>today is cd50!
no, that is not a typo, it really is cd50!! now, i realize that not everyone who reads my blog is ttc therefore i will try to be a little clearer with what everything means for my journey…
oh – and by the way… i tested this morning and got my fourth bfn of this ridiculously long cycle…there is now only a 1% chance that the tests are wrong and i am indeed pregnant… it’s over.
my usual cycle is 30 days… i used to get af on the same day of every month…. then i was late a couple times, and had a longer cycle – probably because i ovulated late. now i am not quite as regular, but still, 30 day cycles were my norm – with a couple of 40 day cycles thrown in. i’d say about 4 in the last 2 years.
my last cycle was 42 days long. and now… it’s cd50 and i’m still waiting for af. i have never had two long cycles in a row.
the most likely cause of this, is late ovulation, or if af doesn’t arrive at all – possible no ovulation at all. this is a big problem, because you cannot get pregnant if you’re not ovulating!
so now i’m at a bit of a crossroads – what do i do!? someone told me to see my RE the other day… i’ve heard women in the ttc community mention their re’s before…but i’d never really looked up what that meant, i figured it was just a nickname for a doctor…but turns out it is a reproductive endocrinologist. they are ob-gyn’s who have gone to school for longer to specialize in fertility.
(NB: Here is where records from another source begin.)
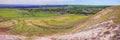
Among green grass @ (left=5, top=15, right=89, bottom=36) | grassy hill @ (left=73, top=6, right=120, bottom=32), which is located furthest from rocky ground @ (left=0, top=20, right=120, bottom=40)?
green grass @ (left=5, top=15, right=89, bottom=36)

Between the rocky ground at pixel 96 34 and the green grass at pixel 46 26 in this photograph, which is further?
the green grass at pixel 46 26

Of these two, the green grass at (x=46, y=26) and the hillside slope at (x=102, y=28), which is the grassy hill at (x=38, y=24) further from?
the hillside slope at (x=102, y=28)

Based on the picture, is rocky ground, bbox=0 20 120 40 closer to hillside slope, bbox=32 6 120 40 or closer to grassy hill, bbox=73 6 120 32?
hillside slope, bbox=32 6 120 40

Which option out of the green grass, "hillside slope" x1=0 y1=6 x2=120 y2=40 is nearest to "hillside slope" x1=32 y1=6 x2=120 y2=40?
"hillside slope" x1=0 y1=6 x2=120 y2=40

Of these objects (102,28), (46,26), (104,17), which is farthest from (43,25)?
(102,28)

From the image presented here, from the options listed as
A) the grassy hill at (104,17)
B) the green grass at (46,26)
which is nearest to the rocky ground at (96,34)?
the grassy hill at (104,17)

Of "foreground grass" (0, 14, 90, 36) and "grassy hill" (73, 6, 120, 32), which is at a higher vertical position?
"grassy hill" (73, 6, 120, 32)

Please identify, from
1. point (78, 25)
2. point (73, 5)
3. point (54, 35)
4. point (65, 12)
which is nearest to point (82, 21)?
point (78, 25)

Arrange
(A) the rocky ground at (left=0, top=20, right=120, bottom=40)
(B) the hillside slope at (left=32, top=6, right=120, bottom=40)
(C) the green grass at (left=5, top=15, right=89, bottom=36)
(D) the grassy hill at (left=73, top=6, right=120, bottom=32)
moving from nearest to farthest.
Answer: (A) the rocky ground at (left=0, top=20, right=120, bottom=40), (B) the hillside slope at (left=32, top=6, right=120, bottom=40), (D) the grassy hill at (left=73, top=6, right=120, bottom=32), (C) the green grass at (left=5, top=15, right=89, bottom=36)

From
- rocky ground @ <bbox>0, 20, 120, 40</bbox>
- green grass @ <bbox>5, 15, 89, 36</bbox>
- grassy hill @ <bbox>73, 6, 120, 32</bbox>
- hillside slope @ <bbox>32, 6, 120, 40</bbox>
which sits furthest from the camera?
green grass @ <bbox>5, 15, 89, 36</bbox>

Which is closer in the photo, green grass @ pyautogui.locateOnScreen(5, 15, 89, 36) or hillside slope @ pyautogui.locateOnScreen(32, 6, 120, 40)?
hillside slope @ pyautogui.locateOnScreen(32, 6, 120, 40)

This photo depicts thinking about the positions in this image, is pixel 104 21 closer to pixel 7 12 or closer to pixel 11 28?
pixel 11 28
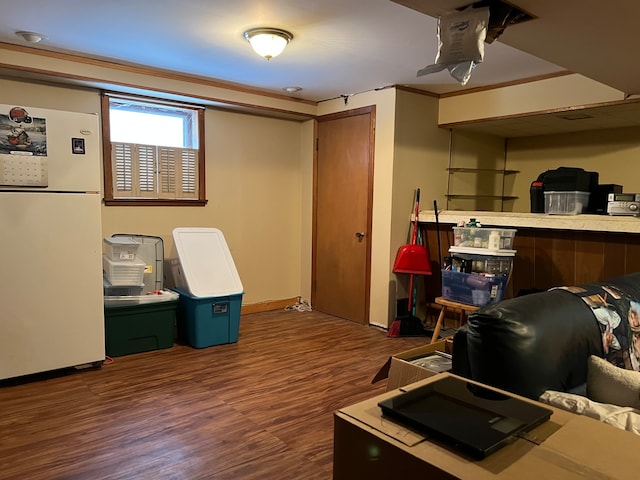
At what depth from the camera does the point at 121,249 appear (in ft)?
12.0

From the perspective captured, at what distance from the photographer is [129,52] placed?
357cm

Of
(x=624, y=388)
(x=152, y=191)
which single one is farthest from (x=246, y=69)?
(x=624, y=388)

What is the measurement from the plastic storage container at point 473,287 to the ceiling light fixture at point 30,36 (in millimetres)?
3390

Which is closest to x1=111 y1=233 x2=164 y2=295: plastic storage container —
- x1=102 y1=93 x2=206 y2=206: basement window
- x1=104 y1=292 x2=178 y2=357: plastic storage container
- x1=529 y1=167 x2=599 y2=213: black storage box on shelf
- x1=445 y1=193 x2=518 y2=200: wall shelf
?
x1=104 y1=292 x2=178 y2=357: plastic storage container

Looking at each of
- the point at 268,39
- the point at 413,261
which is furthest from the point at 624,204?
the point at 268,39

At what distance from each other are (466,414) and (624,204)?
2.82 metres

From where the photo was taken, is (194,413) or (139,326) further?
(139,326)

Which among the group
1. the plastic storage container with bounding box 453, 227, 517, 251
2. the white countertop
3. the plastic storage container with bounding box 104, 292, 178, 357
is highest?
the white countertop

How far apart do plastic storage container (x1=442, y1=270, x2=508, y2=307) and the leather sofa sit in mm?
1710

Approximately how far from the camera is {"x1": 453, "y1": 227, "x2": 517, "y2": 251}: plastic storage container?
3545 millimetres

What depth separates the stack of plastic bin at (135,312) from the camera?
3613 millimetres

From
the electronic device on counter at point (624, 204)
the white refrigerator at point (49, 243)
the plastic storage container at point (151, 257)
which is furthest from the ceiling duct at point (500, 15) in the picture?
the plastic storage container at point (151, 257)

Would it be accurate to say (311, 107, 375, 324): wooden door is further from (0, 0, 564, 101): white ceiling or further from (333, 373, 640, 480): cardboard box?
(333, 373, 640, 480): cardboard box

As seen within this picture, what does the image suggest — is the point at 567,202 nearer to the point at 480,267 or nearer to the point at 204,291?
the point at 480,267
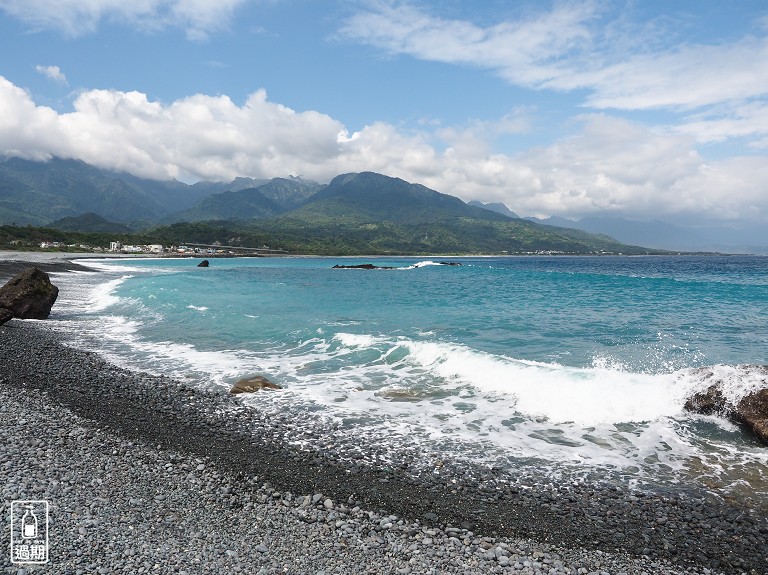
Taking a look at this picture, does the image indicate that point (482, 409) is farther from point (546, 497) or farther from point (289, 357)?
point (289, 357)

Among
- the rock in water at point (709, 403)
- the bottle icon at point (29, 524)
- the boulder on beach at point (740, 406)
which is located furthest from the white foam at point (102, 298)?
the boulder on beach at point (740, 406)

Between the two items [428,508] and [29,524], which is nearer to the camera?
[29,524]

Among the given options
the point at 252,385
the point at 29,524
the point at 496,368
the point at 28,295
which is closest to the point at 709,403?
the point at 496,368

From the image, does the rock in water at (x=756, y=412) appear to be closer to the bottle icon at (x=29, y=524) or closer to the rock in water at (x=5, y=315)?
the bottle icon at (x=29, y=524)

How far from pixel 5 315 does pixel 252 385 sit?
1953 cm

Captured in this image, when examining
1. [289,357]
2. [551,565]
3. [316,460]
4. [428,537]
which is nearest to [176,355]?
[289,357]

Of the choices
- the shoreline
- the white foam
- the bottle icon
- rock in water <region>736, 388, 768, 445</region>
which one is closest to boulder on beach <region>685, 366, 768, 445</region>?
rock in water <region>736, 388, 768, 445</region>

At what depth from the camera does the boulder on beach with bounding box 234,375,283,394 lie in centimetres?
1570

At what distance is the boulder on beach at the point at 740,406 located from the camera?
12117 mm

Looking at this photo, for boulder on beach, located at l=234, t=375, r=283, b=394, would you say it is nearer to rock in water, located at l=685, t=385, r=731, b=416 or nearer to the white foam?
rock in water, located at l=685, t=385, r=731, b=416

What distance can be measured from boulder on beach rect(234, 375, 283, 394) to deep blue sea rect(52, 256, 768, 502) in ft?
2.27

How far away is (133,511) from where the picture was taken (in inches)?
311

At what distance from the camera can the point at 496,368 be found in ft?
61.3

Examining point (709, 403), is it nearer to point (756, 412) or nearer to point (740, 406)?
point (740, 406)
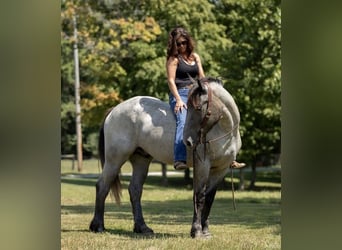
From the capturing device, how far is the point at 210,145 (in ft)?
21.4

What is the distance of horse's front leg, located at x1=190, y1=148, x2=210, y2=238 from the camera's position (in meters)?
6.49

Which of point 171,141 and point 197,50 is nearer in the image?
point 171,141

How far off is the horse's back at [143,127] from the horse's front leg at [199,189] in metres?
0.51

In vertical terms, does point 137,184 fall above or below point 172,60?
below

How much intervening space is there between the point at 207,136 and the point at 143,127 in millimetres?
954

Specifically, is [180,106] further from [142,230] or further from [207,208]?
[142,230]

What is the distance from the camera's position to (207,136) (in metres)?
6.50

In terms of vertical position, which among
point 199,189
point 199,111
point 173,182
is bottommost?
point 173,182

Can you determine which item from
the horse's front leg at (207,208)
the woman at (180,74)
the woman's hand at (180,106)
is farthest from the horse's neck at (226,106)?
the horse's front leg at (207,208)

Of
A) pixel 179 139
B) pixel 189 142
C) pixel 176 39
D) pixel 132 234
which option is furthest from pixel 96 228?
pixel 176 39

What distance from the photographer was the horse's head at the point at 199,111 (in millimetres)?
6172
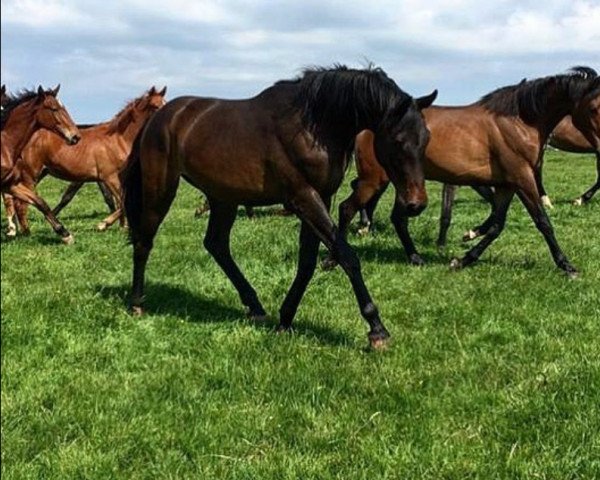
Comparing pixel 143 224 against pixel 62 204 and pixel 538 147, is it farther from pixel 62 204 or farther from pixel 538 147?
pixel 62 204

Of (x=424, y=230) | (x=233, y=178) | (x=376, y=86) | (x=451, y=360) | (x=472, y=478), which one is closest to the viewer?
(x=472, y=478)

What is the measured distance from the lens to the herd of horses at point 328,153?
5.25 metres

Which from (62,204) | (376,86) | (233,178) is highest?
(376,86)

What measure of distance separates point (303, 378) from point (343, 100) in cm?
203

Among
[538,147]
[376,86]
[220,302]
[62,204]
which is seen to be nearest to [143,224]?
[220,302]

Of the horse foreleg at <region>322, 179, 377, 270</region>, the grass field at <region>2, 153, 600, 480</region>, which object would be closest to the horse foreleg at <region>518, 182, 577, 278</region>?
the grass field at <region>2, 153, 600, 480</region>

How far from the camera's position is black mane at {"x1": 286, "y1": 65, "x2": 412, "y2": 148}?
5.20 m

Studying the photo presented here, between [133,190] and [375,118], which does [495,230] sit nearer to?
[375,118]

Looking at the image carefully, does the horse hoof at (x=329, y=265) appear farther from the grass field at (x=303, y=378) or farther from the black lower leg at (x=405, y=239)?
the black lower leg at (x=405, y=239)

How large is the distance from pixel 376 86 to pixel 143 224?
8.35 feet

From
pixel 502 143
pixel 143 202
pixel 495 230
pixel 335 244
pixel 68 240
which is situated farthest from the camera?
pixel 68 240

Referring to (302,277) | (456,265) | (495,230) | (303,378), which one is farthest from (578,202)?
(303,378)

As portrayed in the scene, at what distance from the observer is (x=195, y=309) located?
6.33 metres

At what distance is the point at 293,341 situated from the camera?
5.36 m
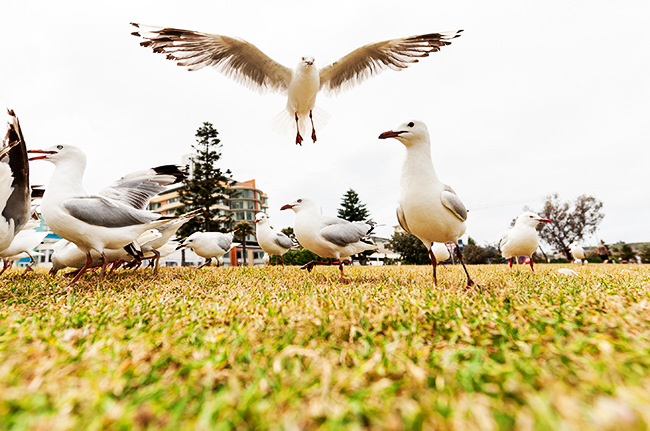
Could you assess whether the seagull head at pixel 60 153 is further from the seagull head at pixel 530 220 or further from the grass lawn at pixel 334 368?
the seagull head at pixel 530 220

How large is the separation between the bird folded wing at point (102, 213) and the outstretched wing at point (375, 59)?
4.62m

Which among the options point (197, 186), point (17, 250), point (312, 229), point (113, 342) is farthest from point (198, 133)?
point (113, 342)

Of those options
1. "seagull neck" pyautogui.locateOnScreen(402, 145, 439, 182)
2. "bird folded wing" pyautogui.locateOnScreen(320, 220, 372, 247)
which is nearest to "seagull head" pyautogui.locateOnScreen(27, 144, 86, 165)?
"bird folded wing" pyautogui.locateOnScreen(320, 220, 372, 247)

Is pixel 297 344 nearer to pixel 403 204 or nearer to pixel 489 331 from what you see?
pixel 489 331

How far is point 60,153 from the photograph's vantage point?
3930mm

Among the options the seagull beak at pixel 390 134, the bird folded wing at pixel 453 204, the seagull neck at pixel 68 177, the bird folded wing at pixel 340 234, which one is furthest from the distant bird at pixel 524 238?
the seagull neck at pixel 68 177

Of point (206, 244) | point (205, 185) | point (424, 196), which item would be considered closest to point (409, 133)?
point (424, 196)

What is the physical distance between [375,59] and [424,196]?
4171mm

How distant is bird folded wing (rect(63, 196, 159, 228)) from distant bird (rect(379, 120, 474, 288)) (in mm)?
3224

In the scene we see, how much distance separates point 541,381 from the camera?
3.31 feet

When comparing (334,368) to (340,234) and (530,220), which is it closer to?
(340,234)

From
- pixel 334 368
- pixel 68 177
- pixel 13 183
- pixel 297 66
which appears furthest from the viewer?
pixel 297 66

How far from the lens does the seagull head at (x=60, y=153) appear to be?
3.85 m

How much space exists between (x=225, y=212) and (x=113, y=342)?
64.1 metres
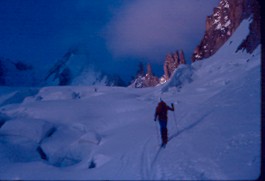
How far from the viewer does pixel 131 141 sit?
13.2m

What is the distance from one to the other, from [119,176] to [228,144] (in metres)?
3.48

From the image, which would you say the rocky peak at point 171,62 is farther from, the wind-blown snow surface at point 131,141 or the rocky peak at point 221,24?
the wind-blown snow surface at point 131,141

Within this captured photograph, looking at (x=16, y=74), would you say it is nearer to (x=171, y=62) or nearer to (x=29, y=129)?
(x=171, y=62)

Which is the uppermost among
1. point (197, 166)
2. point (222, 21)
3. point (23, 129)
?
point (222, 21)

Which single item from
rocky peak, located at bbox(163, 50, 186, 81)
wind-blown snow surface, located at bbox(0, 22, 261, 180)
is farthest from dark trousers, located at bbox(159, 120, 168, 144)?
rocky peak, located at bbox(163, 50, 186, 81)

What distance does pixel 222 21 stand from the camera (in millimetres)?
66250

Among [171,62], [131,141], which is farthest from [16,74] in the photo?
[131,141]

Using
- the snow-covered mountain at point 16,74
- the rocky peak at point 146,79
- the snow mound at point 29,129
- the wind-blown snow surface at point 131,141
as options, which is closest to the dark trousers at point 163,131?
the wind-blown snow surface at point 131,141

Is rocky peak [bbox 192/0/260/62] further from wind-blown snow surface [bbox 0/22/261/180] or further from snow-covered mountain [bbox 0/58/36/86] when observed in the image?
snow-covered mountain [bbox 0/58/36/86]

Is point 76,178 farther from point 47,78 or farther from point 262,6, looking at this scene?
point 47,78

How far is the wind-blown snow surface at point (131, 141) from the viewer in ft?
24.3

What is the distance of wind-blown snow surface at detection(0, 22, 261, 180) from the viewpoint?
24.3 feet

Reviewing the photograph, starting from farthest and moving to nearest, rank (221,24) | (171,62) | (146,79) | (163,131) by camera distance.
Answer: (146,79)
(171,62)
(221,24)
(163,131)

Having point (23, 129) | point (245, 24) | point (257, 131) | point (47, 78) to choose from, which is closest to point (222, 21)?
point (245, 24)
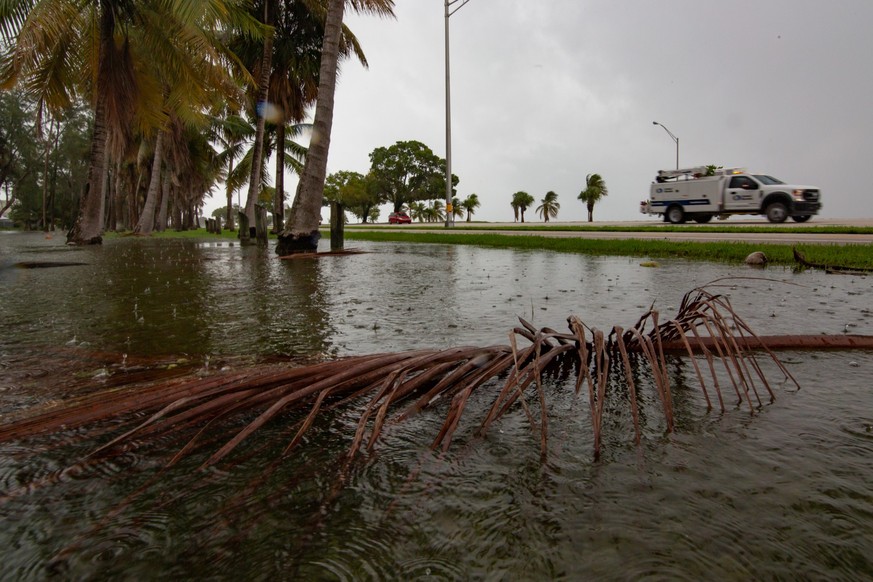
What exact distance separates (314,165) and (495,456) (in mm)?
10195

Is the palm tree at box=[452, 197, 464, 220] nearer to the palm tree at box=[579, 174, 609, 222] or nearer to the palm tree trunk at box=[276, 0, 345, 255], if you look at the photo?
the palm tree at box=[579, 174, 609, 222]

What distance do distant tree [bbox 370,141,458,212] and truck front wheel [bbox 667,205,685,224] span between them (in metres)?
48.0

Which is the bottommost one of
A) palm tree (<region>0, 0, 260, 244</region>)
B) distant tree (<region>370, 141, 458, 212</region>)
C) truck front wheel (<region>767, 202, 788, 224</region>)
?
truck front wheel (<region>767, 202, 788, 224</region>)

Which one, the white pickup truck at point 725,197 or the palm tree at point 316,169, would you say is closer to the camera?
the palm tree at point 316,169

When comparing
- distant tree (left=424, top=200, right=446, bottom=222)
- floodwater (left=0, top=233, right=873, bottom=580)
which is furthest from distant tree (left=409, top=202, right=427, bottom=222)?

confession: i do not have an re.
although – i have now looked some up and am debating whether to just go to my regular ob-gyn this week, or to schedule my first appointment with an re. i’m not exactly sure why, but i am nervous about going to an re. i am scared being bullied into a barrage of tests and diagnoses. also – i already know what my ob-gyn is going to do, she’ll send me for bloodwork probably, and then put me on clomid (Clomiphene is used to induce ovulation (egg production) in women who do not produce ova (eggs) but wish to become pregnant). she already wanted to put me on it a year ago, and i was ovulating fine on my own, now, i’m not sure.
i am also feeling really uncomfortable and have been feeling this way for a few days – bloated, crampy, my stomach/bowels don’t seem to know what to do (upset one minute, blocked up the next)… i have been convinced that af is coming numerous times over the past three days… but nothing yet…
i feel like my body is giving up on me – i hate this.
one of my tweeps retweeted a tweet with the link to this article – great read for those who do not fully understand what to do to help those struggling to get pregnant. we understand that it is difficult to understand and know what to do or say… and i’m sure it can get tiresome hearing the same thing over and over again. believe me, we wish we had different news to share other than news of another failed cycle, or how we’re struggling during the two week wait (the time between ovulation and af, when one is going to become either pregnant or not).
i am trying to remember that God is in control and i have nothing to fear… but this 50 day long cycle (and counting) has made it very difficult! i am tired, and worried, and feel like crap.